地面に倒れるワイバーンを見下ろしながら、リュウキは近づいてくる。


「よお、地面に這いつくばる気分はどうだ?」


「貴様、何故私に攻撃を当てることが…」


リュウキはその言葉を聞くと、思わず笑みをこぼす。


「不思議か?俺がお前を油断させるためにあえて何も出来ないように見せただけだ」


「嘘だ!!貴様の動きは私に対応できていなかったはずだ!!」


「だから、それが作戦だって言ってんだろうが」


「許さん…許さんぞ!!」


逆上したワイバーンは立ち上がると、リュウキ目掛けて爪を突き立てる。


「そんなんで俺に攻撃が当たるか!!」


リュウキは爪をかわすとワイバーンにもう一度蹴りを食らわせる。


「ぐふっ…!!」


「この程度か。案外簡単だったな」


リュウキは冷たい眼差しをワイバーンに向ける。


「先輩、相手を騙してたのか。
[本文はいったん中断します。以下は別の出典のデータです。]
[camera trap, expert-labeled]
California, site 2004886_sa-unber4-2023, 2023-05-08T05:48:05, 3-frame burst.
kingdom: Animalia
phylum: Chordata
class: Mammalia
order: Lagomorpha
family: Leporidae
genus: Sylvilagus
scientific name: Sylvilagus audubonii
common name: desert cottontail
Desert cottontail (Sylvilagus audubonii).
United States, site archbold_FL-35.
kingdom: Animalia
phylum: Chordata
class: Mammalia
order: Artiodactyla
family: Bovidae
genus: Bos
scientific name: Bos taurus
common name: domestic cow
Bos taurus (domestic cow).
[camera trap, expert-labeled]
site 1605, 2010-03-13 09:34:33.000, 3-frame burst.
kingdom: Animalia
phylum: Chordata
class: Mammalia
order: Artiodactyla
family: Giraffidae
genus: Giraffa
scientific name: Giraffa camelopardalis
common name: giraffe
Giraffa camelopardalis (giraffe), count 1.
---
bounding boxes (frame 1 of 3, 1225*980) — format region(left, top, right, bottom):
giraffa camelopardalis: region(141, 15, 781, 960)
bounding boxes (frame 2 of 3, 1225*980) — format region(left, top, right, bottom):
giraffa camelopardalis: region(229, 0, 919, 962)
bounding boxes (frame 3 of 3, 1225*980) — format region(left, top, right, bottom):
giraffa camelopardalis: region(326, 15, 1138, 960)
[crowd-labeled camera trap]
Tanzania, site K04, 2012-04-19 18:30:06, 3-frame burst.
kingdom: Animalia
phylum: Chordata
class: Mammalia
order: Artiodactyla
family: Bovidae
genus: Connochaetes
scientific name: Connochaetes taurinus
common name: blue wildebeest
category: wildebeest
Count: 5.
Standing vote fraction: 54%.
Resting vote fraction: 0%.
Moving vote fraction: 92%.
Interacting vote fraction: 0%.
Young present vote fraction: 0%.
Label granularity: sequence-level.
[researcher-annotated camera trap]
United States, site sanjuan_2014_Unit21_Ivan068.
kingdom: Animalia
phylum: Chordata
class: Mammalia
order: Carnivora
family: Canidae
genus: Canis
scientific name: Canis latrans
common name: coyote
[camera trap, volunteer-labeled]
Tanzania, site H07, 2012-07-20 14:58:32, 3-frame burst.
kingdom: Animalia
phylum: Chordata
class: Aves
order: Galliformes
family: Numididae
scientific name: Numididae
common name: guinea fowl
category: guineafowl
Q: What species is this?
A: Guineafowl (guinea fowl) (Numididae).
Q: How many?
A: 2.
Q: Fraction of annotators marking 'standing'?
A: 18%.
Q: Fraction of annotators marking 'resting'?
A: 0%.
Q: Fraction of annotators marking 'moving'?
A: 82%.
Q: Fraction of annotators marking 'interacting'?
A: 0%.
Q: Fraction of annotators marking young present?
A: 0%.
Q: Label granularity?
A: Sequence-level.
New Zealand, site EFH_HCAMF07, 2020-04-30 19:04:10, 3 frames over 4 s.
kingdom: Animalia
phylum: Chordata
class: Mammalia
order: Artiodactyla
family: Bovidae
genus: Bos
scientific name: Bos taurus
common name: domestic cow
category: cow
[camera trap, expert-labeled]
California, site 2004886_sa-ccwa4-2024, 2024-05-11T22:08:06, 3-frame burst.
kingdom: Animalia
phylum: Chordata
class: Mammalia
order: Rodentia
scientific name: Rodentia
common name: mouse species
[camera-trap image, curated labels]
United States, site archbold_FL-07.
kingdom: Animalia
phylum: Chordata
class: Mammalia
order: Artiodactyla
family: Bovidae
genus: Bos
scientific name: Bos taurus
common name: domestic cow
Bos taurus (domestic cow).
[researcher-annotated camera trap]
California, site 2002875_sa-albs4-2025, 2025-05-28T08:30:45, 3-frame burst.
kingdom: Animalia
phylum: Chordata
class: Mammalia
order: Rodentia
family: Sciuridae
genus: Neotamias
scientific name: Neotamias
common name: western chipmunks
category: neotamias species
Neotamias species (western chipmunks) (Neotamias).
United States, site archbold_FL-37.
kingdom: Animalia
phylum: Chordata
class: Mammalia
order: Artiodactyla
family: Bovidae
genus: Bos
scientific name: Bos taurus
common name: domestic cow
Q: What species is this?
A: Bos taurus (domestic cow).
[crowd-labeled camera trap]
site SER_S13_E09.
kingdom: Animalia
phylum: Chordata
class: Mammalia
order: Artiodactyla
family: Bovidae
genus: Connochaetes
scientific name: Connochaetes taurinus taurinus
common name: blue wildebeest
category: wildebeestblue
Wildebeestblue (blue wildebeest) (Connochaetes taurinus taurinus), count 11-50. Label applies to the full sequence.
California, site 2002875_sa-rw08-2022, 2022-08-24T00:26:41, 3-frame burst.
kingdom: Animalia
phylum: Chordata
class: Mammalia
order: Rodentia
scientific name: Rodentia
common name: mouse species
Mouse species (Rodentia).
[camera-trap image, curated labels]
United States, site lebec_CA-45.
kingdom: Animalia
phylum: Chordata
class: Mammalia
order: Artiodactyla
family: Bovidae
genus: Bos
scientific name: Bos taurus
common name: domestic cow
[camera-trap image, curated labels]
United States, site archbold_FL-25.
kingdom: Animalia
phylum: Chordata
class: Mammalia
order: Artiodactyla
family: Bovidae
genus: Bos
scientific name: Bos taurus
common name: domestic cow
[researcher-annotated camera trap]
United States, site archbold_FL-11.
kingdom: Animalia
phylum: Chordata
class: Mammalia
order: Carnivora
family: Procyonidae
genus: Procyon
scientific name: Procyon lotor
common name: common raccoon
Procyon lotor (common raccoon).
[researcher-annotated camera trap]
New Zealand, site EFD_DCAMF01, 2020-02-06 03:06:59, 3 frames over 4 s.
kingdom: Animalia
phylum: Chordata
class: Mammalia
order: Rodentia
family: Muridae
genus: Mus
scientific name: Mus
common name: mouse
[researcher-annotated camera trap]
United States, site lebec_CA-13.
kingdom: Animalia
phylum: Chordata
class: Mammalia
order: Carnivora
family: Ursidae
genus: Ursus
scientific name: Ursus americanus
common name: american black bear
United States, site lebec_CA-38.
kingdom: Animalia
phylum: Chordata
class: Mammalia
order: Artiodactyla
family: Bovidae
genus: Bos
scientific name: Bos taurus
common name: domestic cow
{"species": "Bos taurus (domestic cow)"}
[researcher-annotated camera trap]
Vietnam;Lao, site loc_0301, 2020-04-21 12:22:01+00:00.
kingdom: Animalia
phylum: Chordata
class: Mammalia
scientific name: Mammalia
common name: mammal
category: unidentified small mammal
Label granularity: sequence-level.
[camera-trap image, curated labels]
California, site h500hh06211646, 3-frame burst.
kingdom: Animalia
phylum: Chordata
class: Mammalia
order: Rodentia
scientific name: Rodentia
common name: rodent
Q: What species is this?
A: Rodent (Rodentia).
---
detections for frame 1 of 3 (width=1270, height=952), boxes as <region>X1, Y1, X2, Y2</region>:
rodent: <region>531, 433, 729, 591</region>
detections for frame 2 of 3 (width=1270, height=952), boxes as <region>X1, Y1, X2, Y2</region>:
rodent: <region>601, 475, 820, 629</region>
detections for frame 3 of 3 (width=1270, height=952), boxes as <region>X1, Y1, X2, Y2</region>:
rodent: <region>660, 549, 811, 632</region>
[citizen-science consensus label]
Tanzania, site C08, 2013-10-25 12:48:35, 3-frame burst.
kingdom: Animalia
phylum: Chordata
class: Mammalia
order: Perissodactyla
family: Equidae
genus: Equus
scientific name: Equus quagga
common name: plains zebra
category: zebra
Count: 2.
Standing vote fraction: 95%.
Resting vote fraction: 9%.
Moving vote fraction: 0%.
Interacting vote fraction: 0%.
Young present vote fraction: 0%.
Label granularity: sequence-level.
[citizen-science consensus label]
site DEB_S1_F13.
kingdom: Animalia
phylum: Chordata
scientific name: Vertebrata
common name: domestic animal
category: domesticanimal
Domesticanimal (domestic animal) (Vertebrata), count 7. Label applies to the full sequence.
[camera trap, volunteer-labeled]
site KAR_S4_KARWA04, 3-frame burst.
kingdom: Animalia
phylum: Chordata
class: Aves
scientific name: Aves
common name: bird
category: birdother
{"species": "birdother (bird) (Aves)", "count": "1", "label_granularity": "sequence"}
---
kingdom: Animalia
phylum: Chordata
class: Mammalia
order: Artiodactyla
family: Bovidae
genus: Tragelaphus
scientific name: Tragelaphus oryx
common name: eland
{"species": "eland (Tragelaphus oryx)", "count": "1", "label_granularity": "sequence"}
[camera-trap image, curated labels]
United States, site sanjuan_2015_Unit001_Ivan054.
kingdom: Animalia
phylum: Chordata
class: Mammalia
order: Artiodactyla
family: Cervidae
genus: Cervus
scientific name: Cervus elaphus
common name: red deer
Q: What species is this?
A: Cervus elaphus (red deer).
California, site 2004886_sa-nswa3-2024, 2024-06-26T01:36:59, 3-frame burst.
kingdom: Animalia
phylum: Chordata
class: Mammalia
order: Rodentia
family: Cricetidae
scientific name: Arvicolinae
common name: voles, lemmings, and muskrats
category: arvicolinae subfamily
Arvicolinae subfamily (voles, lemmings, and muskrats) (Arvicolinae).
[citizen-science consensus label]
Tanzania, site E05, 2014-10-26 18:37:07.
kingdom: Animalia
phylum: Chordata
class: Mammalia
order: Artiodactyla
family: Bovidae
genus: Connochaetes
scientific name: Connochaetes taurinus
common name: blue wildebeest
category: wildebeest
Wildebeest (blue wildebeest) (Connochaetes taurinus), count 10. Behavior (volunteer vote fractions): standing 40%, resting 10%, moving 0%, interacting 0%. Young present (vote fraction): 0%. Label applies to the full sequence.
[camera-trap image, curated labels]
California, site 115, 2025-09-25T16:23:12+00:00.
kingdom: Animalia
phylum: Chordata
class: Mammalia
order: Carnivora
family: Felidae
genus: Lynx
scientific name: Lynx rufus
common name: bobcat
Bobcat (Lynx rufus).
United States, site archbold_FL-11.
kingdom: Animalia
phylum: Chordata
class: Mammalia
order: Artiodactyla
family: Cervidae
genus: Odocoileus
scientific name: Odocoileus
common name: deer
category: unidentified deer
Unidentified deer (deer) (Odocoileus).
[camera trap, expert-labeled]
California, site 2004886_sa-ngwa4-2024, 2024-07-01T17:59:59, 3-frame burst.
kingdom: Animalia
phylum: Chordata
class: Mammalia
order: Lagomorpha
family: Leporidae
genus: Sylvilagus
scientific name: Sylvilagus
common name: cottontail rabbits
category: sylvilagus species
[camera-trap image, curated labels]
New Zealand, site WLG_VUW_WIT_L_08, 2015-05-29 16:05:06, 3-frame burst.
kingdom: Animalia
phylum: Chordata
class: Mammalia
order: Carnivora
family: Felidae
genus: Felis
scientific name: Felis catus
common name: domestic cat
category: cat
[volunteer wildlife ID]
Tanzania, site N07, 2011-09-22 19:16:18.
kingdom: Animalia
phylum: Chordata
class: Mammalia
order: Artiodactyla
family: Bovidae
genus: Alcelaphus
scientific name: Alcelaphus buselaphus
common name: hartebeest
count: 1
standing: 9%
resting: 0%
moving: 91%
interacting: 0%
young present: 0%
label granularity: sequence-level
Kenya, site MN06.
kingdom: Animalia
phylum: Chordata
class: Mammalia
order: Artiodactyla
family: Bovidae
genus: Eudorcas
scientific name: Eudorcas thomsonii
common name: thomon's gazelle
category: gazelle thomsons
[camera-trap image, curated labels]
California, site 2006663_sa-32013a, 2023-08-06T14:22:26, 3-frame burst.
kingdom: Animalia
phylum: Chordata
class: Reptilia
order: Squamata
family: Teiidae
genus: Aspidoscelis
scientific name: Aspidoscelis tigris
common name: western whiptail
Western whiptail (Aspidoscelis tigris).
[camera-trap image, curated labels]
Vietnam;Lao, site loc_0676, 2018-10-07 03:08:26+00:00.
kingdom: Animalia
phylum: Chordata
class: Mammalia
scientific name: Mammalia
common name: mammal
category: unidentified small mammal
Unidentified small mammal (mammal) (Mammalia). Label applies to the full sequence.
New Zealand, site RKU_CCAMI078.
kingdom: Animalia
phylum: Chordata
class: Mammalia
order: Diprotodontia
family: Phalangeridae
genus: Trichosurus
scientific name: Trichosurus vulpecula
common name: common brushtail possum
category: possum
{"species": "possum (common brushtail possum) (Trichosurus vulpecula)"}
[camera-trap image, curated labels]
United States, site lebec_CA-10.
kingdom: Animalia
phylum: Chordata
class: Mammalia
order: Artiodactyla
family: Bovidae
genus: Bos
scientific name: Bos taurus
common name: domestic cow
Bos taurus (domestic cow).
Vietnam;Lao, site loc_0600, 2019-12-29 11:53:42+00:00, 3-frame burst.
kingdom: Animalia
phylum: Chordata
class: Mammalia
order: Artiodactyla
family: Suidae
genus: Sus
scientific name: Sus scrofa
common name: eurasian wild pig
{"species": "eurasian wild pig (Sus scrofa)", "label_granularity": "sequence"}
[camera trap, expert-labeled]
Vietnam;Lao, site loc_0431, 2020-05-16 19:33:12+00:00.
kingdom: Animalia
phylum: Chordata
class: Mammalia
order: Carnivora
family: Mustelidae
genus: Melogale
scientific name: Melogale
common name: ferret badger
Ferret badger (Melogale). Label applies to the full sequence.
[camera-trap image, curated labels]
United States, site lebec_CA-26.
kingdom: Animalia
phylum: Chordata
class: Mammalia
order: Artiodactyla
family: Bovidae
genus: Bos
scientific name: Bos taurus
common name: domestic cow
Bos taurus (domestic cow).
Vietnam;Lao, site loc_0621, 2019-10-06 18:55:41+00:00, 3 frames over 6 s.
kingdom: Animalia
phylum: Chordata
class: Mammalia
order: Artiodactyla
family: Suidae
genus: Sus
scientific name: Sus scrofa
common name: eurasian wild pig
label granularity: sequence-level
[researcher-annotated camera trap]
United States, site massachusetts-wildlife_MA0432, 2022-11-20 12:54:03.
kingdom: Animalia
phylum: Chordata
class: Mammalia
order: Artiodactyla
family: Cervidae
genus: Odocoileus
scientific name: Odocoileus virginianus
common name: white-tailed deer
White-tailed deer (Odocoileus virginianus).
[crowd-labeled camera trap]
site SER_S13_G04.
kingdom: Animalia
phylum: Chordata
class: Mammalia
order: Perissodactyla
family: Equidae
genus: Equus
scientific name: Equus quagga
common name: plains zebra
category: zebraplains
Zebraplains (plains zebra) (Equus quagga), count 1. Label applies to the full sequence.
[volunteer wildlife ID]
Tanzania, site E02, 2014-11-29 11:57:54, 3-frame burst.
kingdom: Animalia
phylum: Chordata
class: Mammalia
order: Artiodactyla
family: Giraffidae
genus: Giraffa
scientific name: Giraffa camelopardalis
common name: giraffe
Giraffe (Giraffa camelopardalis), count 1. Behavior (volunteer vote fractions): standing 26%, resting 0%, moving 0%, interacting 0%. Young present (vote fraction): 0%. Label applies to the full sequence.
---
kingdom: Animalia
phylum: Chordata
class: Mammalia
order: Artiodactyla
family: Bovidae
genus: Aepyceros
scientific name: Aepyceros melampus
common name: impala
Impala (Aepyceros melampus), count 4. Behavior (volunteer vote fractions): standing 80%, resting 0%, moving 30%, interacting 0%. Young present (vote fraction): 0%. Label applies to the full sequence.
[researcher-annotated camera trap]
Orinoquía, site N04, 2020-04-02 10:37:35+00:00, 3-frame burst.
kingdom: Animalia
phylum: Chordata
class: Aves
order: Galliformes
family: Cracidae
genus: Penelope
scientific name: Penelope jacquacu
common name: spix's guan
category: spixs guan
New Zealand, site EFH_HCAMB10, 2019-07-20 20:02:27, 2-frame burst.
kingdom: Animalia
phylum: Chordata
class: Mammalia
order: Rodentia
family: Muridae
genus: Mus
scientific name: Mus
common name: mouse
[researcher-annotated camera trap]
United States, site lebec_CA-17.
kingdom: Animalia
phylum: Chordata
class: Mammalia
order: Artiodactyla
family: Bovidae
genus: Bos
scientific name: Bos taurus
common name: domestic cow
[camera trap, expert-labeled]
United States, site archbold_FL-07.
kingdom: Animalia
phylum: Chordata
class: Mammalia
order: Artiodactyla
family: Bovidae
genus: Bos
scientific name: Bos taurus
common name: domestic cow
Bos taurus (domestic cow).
本当にピンチなのかと思ったわ」


「えぇ、私もそう思いました。力を隠していたみたいですね」


「これなら大丈夫そうだな」


「あぁ、特に心配することもなかったな」


安堵する俺達。リュウキは膝をつくワイバーンを蹴り上げ、今まで溜まっていた復讐の炎を燃え上がらせる。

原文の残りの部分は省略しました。